Boxing Day doesn’t mean day 2, 3, 4 or 5. It must be day 1. The Holy Day.
Out of towners have Boxing Day on their bucket list for all sorts of reasons. Only Melburnians have it on their list for the right one.
It is a Melburnian’s initiation rite.
Your first Boxing Day may arise due to being a guest of the establishment. This would involve wearing sensible pants and a collared shirt, heading to gate 2 and entering the MCC Members pavilion. It used to involve a jacket. Now it typically means a salmon polo with a popped collar.
I have done Boxing Day this way, but it wasn’t how I lost my virginity.
It could be that a young Melburnian hits the MCG with a male relative. His Father. His Grandfather. His Uncle.
Tickets collected a few weeks prior from the hidden counter in the Myer Department Store. Lining up. Discussing the seating map with the semi retired grandmother who serves you. Hoping to get somewhere near the old Bay 13 on the ground level. Ending up in row QQ of the top deck of the Great Southern Stand.

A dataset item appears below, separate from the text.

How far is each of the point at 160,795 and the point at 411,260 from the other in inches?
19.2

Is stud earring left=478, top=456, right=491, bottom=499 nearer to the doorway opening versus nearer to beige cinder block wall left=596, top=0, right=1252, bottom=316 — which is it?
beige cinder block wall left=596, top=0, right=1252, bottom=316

Under cover and out of the harsh summer rays that slowly change your skin tone to red.
Yet others do it as I did. With a bunch of mates.
Beers at the Cricketers Arms Hotel. Tanner St closed off. VB cans to wash down the egg and bacon rolls. Topless barmaids. Fellow Melburnians have filled the pub. We are all talking crap. Xmas was yesterday. Our bellies are still full.
I am 24 years old. Just a number.
Australia vs India.
Brett Lee will debut, as will Kanitkar.
Drenched from head to toe, only myself and 49,000 of my fellow Melburnians attended that day.
The first session was washed out. More beers in Tanner St.
Times were different back then.
The oversized sign being held up by two burly blokes amongst a sea of Indian fans at long leg that read “Taxi Drivers Convention at the MCG today” will never be seen again.
The beach balls were given back to the crowd and not popped. This was crucial, as many of us Melburnians could use that same ball in the following days as we headed to the beach for a break.
Full strength beer.
Those were the days.
I watch as Blewett and Langer don’t last long. Slater finished the day on 64* and went on to make another one of those 90’s he was famous for. He showed Shane Watson the way.
We all stumble back to the Cricketers Arms for some more refreshments. It’s just as busy as before. We are all cold and wet. This is summer.
The Richmond Railway Station beckons us around 8pm.
Drunk. Belly full of carbohydrate loaded goodness. Pies.
The souvenir program I purchased hasn’t found itself onto the train carriage. Only tired and content Melburnians have.
My right of passage is complete.
I am a Melburnian.
I am proud.
“Have you been to Boxing Day?”
I have done Boxing Day.
*Footnote – I originally used ‘Melbournian’ instead of ‘Melburnian’. I don’t know which one is correct, but the hate mail when I used the first version was strong. Therefore, I changed it. Apparently, using the correct English is beyond me.